The Trump administration released its budget for the upcoming fiscal year. The "America First" budget proposes a $1.4 billion spending increase on school choice initiatives in 2018, with the goal of “ramping up to an annual total of $20 billion.” This heavy investment in school choice would fulfill one of Trump’s most repeated campaign pledges.

The budget also includes a $1 billion increase for Title I grants that are intended for low-income students. However, according to Education Week, this additional funding comes with strings attached that would ultimately serve to bolster the administration’s school choice initiative. Districts that accept these Title I dollars would be encouraged to “adopt a system of student-based budgeting and open enrollment that enables Federal, State, and local funding to follow the student to the public school of his or her choice.”
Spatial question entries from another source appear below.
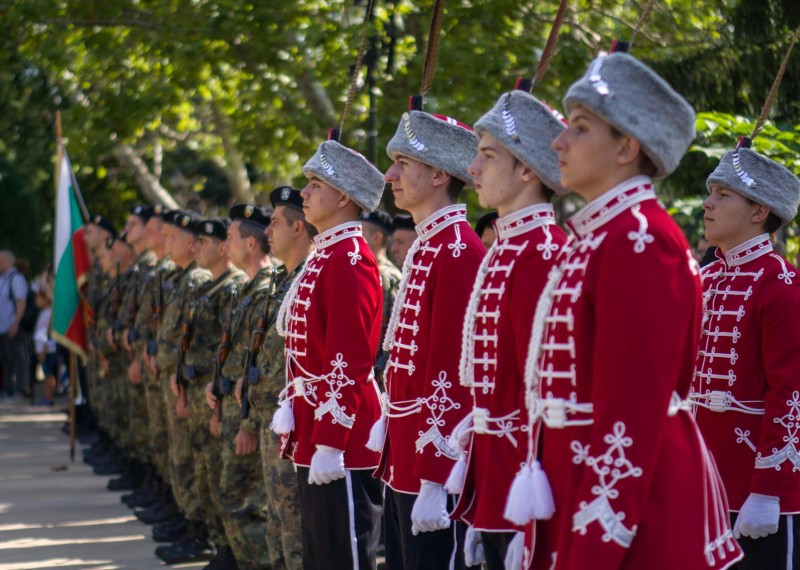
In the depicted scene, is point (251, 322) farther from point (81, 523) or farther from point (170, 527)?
A: point (81, 523)

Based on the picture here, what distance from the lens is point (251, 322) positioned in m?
7.21

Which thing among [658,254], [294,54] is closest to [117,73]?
[294,54]

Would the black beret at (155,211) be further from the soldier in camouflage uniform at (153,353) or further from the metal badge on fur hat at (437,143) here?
the metal badge on fur hat at (437,143)

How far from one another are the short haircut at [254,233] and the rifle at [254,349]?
0.77 metres

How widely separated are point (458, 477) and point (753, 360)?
1.60 metres

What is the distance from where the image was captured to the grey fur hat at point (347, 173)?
17.8ft

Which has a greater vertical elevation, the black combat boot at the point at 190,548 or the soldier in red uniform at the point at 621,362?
the soldier in red uniform at the point at 621,362

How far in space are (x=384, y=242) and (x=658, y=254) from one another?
5.88m

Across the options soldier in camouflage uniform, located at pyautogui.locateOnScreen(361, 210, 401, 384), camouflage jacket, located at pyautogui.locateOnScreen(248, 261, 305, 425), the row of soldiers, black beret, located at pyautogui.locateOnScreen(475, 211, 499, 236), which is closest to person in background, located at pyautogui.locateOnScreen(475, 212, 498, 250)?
black beret, located at pyautogui.locateOnScreen(475, 211, 499, 236)

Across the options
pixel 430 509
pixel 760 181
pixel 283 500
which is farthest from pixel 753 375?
pixel 283 500

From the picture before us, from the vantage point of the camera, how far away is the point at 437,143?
4730 millimetres

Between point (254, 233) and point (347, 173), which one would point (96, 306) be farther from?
point (347, 173)

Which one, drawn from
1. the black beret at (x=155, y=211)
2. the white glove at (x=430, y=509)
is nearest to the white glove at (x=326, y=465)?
the white glove at (x=430, y=509)

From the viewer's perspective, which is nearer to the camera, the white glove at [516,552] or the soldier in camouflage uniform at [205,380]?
the white glove at [516,552]
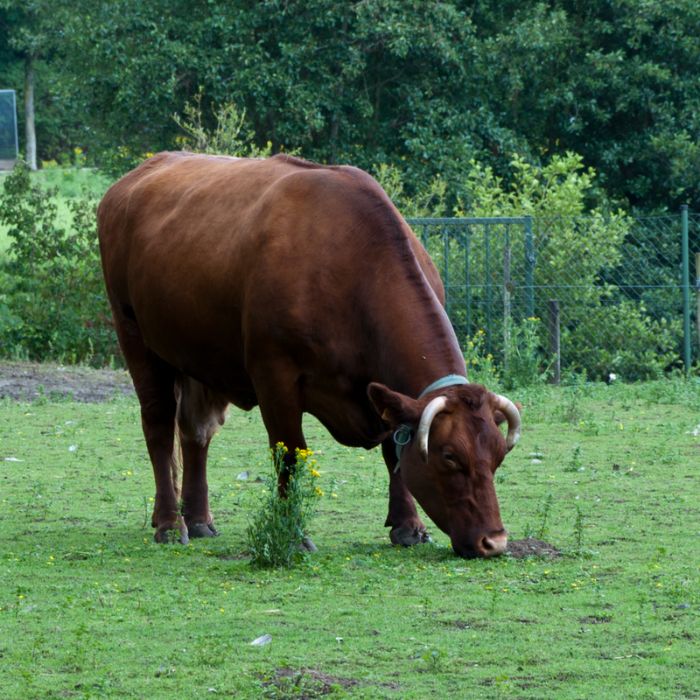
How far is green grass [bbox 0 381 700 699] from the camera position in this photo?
4703 mm

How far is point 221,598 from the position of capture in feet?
19.4

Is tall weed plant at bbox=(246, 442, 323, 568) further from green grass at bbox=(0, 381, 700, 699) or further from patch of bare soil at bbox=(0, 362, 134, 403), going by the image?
patch of bare soil at bbox=(0, 362, 134, 403)

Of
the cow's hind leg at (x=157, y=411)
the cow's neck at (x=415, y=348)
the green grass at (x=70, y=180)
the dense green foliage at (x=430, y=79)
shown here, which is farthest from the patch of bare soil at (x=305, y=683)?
the green grass at (x=70, y=180)

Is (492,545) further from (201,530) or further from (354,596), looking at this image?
(201,530)

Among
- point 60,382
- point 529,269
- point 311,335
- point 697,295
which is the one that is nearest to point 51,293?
point 60,382

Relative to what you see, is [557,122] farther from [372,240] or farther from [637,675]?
[637,675]

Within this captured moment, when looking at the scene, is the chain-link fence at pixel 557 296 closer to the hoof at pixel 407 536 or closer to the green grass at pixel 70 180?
the hoof at pixel 407 536

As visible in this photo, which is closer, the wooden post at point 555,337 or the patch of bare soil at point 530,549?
the patch of bare soil at point 530,549

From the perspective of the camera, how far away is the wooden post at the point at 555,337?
1569 centimetres

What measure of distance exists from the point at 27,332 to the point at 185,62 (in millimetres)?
8065

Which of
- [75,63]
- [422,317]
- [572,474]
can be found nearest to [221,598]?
[422,317]

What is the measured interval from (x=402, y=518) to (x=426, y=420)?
3.60ft

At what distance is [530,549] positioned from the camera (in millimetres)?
6758

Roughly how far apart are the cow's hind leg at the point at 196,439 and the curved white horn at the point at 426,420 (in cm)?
193
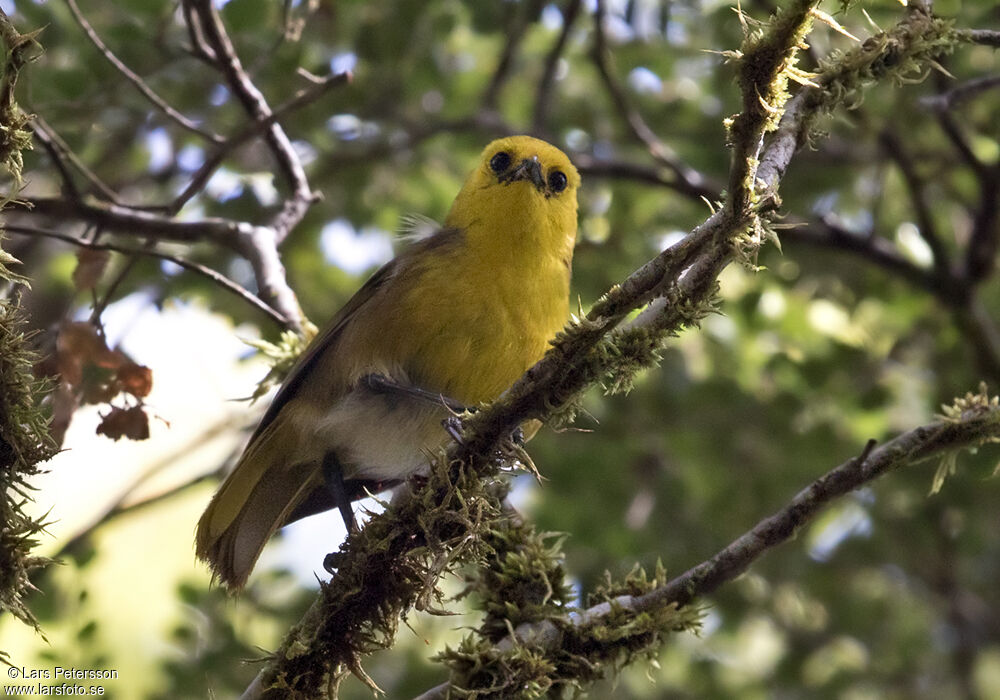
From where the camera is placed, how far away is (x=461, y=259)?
4.29 meters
Trump's budget also calls for a 13 percent reduction in the Education Department’s budget, slashing $9 billion out of its current budget. The two biggest causalities from these massive cuts are the Supporting Effective Instruction State Grants and the 21st Century Community Learning Centers programs.

The former program provides funding to local and state educational agencies for teacher recruitment efforts and professional development training, with the aim of improving academic quality. The latter program offers wraparound before- and after-school enrichment opportunities for students in economically distressed communities.

Cutting both programs would reportedly result in savings of nearly $3.5 billion. The Office of Management and Budget (OMB) says that the administration targeted these programs for elimination because there was inconclusive or insufficient evidence of their effectiveness.

OMB Director Mick Mulvaney at a press conference Thursday doubled down on his office’s claim, asserting that after-school programs, like the 21st CCLC program, fail to meet their principal objective of educating children. “They’re supposed to be educational programs, right? Guess what? There's no demonstrable evidence they're actually doing that. There's no demonstrable evidence they're actually helping results, they're helping kids do better in school,” he told reporters. However, several studies show that these school programs do have positive effects on children’s academic achievement, behavioral development, and long-term health outcomes.

The budget of course is subject to congressional approval, so it's highly likely that it will undergo significant alterations. As Carolyn Phenicie of The 74 notes, bipartisan support may exist for funding increases for charter schools; however, the extensive cuts to grant programs and the substantial spending on school choice programs will likely be partisan sticking points.